Home - posts tagged as Datamining
Paradox: Are Big Data successes largely anecdotal?
|Those in the world of the Numerati, or Big Data, tend to pooh-pooh analysis based on anecdotes. And why not? They can easily be statistical outliers, and often they are. The trouble is that human beings relate to stories. They're so accessible, and perfectly suited to a sales pitch. So it shouldn't be any surprise that much of the hype around Big Data, whether in marketing or medicine, is based on stories.

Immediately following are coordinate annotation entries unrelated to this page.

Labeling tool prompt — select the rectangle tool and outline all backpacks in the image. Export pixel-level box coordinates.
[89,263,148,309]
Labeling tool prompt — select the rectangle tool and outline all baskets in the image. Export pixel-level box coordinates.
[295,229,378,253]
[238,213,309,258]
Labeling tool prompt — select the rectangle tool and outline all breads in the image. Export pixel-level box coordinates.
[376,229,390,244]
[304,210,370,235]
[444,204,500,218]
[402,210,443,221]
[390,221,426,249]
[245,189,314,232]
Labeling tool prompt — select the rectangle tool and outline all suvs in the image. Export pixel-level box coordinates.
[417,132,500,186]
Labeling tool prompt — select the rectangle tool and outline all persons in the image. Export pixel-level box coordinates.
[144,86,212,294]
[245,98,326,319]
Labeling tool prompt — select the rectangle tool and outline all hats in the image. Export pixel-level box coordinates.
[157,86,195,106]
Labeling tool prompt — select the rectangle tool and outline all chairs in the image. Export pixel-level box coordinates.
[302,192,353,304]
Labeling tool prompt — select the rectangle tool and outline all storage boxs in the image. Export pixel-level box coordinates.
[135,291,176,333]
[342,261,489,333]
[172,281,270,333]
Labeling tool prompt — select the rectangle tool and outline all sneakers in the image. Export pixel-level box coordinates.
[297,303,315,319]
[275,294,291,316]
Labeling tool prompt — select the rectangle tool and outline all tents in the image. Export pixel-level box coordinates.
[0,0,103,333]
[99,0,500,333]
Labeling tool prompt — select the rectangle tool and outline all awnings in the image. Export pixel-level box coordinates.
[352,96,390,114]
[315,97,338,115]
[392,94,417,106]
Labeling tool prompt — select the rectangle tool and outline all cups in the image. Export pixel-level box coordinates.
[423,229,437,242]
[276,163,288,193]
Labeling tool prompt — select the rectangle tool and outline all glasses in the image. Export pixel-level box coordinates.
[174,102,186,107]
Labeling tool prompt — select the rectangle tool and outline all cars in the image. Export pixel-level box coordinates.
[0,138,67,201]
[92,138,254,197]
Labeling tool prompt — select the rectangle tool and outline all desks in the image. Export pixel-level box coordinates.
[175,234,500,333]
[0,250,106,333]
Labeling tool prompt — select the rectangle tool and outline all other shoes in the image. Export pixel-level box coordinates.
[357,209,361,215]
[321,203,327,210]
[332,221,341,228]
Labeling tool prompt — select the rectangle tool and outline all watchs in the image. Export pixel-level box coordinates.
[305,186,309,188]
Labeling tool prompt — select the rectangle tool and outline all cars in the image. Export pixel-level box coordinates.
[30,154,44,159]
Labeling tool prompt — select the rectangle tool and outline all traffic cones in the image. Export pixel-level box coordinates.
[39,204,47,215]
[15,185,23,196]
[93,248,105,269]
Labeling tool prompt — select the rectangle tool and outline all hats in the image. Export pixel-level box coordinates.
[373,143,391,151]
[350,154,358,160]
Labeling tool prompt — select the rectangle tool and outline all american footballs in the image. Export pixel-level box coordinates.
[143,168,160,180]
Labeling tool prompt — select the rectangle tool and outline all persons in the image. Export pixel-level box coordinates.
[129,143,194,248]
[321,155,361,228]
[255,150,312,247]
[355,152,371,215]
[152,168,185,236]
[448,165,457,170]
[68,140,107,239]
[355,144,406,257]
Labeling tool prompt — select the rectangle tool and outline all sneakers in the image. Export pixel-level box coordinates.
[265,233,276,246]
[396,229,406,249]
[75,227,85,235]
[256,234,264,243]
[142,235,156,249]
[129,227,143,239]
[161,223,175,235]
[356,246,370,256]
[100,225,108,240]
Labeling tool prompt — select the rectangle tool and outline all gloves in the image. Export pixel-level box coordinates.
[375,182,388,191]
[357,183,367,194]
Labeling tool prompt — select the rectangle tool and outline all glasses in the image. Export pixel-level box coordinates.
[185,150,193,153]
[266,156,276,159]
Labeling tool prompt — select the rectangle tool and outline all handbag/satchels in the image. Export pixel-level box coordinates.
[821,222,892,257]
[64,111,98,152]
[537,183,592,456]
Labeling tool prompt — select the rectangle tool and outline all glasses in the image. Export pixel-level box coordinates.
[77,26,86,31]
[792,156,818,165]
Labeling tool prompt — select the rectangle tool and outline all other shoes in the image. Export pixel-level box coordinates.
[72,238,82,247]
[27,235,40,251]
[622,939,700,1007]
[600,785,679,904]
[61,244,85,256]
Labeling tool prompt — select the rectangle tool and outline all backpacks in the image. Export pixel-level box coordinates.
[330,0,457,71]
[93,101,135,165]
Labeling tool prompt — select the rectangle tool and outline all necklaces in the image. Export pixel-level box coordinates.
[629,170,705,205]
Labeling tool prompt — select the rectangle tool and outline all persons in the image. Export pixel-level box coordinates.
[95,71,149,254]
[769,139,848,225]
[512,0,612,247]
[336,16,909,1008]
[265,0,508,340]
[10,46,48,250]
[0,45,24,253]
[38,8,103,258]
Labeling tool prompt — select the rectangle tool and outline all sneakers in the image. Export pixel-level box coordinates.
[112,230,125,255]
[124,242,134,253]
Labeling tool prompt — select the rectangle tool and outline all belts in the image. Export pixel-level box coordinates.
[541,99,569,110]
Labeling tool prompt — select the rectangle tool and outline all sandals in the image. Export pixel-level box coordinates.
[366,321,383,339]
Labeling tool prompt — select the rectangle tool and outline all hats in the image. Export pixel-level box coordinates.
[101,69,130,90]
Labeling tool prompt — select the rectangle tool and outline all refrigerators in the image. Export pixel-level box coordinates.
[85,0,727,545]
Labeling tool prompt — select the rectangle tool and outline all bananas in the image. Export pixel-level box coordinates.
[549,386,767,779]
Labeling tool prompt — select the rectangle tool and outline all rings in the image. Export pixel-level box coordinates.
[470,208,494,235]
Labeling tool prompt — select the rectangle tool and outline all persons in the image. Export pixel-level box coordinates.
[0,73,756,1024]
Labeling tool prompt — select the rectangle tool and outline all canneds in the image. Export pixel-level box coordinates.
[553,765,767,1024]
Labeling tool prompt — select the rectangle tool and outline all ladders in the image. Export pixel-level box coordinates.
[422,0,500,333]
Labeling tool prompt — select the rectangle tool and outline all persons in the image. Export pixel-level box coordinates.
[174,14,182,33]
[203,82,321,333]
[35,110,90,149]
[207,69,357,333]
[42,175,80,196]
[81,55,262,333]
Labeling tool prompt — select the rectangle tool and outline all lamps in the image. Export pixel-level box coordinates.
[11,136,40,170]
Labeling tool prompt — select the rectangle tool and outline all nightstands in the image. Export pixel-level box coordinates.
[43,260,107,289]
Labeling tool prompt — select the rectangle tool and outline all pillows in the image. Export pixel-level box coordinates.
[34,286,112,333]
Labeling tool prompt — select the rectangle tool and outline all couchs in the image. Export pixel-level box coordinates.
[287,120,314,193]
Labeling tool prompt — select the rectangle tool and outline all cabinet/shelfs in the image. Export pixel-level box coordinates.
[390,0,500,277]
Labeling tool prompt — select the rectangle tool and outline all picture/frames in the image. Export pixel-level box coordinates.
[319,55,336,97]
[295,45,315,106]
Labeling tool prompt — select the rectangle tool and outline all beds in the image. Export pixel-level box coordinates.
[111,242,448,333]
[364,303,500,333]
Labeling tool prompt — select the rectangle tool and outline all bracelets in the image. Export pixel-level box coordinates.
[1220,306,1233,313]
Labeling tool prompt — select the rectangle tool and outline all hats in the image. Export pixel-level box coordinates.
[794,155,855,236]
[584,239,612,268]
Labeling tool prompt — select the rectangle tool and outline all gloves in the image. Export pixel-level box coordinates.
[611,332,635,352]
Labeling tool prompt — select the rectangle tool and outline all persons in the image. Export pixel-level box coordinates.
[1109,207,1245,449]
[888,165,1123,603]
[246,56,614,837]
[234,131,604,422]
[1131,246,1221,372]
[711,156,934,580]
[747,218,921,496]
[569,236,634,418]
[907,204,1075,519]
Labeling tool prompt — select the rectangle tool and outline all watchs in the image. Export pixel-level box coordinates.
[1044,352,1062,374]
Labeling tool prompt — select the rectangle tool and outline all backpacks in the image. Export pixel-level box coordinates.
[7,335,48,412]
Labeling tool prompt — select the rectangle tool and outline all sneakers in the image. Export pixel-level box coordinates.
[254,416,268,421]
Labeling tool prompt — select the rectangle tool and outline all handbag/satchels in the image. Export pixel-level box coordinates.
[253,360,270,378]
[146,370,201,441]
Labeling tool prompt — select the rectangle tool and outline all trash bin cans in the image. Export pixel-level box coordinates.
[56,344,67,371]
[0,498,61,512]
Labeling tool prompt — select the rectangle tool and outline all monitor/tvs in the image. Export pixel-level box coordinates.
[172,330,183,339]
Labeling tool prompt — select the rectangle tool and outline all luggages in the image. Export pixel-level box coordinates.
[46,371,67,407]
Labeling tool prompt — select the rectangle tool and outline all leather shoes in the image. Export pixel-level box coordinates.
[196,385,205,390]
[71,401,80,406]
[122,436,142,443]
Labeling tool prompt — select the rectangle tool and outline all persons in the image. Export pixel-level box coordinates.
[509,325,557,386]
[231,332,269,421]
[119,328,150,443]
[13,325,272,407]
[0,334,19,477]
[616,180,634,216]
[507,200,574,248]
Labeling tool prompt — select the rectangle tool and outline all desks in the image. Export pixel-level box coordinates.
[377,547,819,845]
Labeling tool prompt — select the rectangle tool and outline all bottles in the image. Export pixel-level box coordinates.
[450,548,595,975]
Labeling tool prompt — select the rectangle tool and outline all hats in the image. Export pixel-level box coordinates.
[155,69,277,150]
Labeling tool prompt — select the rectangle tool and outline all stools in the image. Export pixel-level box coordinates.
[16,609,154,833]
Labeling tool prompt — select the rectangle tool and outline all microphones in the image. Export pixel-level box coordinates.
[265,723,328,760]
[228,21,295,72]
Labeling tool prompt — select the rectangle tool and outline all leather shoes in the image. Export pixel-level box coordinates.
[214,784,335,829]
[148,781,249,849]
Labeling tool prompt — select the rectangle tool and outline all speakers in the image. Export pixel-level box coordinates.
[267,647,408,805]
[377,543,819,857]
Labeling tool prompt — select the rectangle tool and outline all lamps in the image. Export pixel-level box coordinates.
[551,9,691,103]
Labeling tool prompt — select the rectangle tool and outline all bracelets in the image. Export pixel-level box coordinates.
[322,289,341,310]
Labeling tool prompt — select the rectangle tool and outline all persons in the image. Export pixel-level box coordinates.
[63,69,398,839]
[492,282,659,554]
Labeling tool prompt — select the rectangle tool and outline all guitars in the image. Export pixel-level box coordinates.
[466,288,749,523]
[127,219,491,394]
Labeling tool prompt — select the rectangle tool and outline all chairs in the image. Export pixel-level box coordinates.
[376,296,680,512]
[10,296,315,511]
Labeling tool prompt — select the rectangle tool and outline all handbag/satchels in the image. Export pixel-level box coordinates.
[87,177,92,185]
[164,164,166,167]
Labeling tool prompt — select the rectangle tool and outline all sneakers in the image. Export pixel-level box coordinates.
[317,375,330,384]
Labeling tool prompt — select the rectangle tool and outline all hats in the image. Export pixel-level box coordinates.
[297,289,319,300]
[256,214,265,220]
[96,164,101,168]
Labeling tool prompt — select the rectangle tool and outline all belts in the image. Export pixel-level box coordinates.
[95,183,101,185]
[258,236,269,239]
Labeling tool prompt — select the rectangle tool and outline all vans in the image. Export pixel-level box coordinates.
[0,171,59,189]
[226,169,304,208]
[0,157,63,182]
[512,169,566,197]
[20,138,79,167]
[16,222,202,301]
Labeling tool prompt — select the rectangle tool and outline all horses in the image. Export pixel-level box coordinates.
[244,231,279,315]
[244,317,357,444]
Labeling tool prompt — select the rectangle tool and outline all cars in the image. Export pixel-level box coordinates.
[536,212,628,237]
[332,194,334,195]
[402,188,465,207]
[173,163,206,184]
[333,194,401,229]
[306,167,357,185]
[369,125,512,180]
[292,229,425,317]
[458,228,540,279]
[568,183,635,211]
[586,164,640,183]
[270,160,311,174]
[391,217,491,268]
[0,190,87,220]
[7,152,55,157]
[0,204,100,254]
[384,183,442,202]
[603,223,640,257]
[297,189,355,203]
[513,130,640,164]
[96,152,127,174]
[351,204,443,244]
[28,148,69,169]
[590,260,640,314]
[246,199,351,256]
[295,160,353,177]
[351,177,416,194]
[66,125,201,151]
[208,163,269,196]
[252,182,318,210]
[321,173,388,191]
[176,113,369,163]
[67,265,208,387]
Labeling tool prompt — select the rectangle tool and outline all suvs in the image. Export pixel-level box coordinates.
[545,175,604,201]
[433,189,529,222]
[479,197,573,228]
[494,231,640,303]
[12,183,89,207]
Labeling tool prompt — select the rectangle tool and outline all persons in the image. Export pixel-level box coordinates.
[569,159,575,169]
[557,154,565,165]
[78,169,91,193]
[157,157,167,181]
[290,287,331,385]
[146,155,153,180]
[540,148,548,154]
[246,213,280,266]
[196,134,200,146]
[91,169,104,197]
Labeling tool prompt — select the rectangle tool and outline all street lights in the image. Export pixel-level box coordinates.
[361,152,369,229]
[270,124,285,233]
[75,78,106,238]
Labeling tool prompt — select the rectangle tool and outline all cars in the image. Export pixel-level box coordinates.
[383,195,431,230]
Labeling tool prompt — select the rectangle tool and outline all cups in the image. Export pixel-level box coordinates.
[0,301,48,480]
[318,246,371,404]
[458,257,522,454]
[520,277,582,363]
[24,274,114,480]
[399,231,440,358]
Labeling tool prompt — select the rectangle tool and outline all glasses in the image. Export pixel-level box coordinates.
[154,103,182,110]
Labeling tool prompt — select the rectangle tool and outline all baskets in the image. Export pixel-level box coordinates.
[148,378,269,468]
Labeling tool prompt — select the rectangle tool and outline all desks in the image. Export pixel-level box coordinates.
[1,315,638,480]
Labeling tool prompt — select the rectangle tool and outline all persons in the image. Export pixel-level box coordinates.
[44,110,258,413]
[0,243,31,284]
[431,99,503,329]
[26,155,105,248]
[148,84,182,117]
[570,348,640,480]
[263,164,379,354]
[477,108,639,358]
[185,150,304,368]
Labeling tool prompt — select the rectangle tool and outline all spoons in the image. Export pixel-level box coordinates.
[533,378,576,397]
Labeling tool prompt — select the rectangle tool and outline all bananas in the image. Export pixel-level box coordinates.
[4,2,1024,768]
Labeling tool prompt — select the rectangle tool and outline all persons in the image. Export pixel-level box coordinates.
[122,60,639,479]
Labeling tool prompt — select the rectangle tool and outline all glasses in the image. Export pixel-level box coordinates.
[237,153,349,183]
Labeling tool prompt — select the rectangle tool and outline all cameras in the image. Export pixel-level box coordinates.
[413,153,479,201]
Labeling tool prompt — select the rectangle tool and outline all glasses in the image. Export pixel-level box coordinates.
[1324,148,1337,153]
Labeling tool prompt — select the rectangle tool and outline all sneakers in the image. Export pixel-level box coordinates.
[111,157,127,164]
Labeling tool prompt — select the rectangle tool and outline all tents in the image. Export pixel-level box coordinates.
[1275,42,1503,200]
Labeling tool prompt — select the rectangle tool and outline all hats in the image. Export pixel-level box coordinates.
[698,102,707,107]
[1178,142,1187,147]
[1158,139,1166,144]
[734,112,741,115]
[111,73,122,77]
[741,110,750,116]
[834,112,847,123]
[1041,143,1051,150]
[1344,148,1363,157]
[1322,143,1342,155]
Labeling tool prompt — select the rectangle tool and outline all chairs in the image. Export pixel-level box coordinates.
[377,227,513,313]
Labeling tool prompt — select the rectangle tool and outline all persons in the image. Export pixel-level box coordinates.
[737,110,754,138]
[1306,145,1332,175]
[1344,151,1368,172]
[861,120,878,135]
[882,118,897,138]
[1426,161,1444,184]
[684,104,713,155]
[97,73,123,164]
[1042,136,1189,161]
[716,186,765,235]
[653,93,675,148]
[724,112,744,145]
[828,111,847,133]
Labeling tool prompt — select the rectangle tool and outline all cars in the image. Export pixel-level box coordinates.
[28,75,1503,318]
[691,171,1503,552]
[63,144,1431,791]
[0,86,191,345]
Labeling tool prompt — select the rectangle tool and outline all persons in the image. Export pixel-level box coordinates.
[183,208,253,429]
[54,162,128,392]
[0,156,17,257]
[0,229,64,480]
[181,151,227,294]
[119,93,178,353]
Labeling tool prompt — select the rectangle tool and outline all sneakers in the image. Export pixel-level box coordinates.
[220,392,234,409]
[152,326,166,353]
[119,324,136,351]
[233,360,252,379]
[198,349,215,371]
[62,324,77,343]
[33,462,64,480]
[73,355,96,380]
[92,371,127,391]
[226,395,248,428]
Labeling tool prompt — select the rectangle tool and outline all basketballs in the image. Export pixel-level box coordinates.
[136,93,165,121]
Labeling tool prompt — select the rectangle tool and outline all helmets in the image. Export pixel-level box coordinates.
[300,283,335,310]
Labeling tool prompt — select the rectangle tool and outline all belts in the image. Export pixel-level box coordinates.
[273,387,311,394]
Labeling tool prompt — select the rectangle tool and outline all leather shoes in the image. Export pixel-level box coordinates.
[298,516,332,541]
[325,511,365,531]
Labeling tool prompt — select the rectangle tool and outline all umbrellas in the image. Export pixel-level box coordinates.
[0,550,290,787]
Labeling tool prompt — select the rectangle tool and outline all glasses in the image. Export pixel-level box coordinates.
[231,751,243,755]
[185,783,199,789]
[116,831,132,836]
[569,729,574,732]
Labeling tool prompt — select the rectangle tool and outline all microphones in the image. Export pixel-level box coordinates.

Paul Barsch, a marketer at Teradata, makes this point in a blog post
. He writes:
The truth is that some companies are having wild success reporting, analyzing, and predicting on terabytes and in some cases petabytes of Big Data. But for every eBay, Google, or Amazon or Razorfishthere are thousands of companies stumbling, bumbling and fumbling through the process of Big Data analytics with little to show for it.
Sadly, success in Big Data doesn't lend itself, at least at this juncture, to statistical analysis. Customers and vendors keep their failures to themselves. And we usually only hear about them (as anecdotes) after someone gets fired. This leaves it to the successes (and the liars) to trumpet their greatness. The Big Data narrative is built on anecdotes.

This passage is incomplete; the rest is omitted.